Work to be completed: Set down the stretch of the whale stranding report from "Two dwarf sperm" through "to the area.", word for word.

Given text:
Two dwarf sperm whales, an adult and a calf, washed up on the shore of Key Biscayne on Friday morning.

Rescuers found the calf dead. The adult whale appeared very thin and was euthanized by a veterinarian, according to the National Oceanic and Atmospheric Administration. NOAA’s Marine Animal Rescue Society responded to the area.

A veterinary pathologist will perform a necropsy on both animals to determine the cause of illness and death, NOAA said in a statement.

The adult, a female, was lactating and had recently given birth. But a genetic test will need to be conducted to confirm the calf was her daughter, a NOAA spokesperson said.

Allison Garrett said in an email that the whales were found about 8:30 a.m. behind a residential area near Crandon Boulevard. The animals were taken to a NOAA facility on Virginia Key for the necropsy. Results can take up to two months, she said.

Dwarf sperm whales live in “temperate and tropical seas around the world,” according to NOAA, but in the United States, they tend to reside in the waters near Hawaii, the Pacific Northwest and California, the western North Atlantic, and the northern Gulf of Mexico.

“They may be more common off the southeastern coast, as more strandings have happened in this area,” the federal agency says on its website.

Adults can reach lengths of up to about 9 feet and weigh in at between 300 and 600 pounds, according to NOAA. Calves are about 3 feet long and weigh 30 pounds at birth.

If you encounter a stranded marine animal, call 877-WHALE HELP. NOAA advises the public not to push live animals back into the water, as it can delay treatment and examination.

Information:
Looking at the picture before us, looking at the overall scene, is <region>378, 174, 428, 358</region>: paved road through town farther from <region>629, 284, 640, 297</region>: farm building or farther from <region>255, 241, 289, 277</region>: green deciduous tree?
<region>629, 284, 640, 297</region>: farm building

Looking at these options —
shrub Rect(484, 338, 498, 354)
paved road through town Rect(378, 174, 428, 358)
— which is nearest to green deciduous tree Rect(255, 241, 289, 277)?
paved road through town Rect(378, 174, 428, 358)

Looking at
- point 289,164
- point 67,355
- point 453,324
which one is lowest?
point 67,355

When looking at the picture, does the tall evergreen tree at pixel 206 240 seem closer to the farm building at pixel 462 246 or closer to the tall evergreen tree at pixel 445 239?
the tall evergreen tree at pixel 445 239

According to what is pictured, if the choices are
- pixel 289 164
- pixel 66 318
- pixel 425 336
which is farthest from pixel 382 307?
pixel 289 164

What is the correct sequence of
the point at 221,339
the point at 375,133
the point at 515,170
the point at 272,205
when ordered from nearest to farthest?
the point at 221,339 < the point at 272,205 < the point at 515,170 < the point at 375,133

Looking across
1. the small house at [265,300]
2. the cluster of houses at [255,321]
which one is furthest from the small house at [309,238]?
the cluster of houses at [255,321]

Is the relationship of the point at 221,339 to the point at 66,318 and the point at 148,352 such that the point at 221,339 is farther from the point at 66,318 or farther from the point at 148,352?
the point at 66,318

Answer to this problem:
Two dwarf sperm whales, an adult and a calf, washed up on the shore of Key Biscayne on Friday morning.

Rescuers found the calf dead. The adult whale appeared very thin and was euthanized by a veterinarian, according to the National Oceanic and Atmospheric Administration. NOAA’s Marine Animal Rescue Society responded to the area.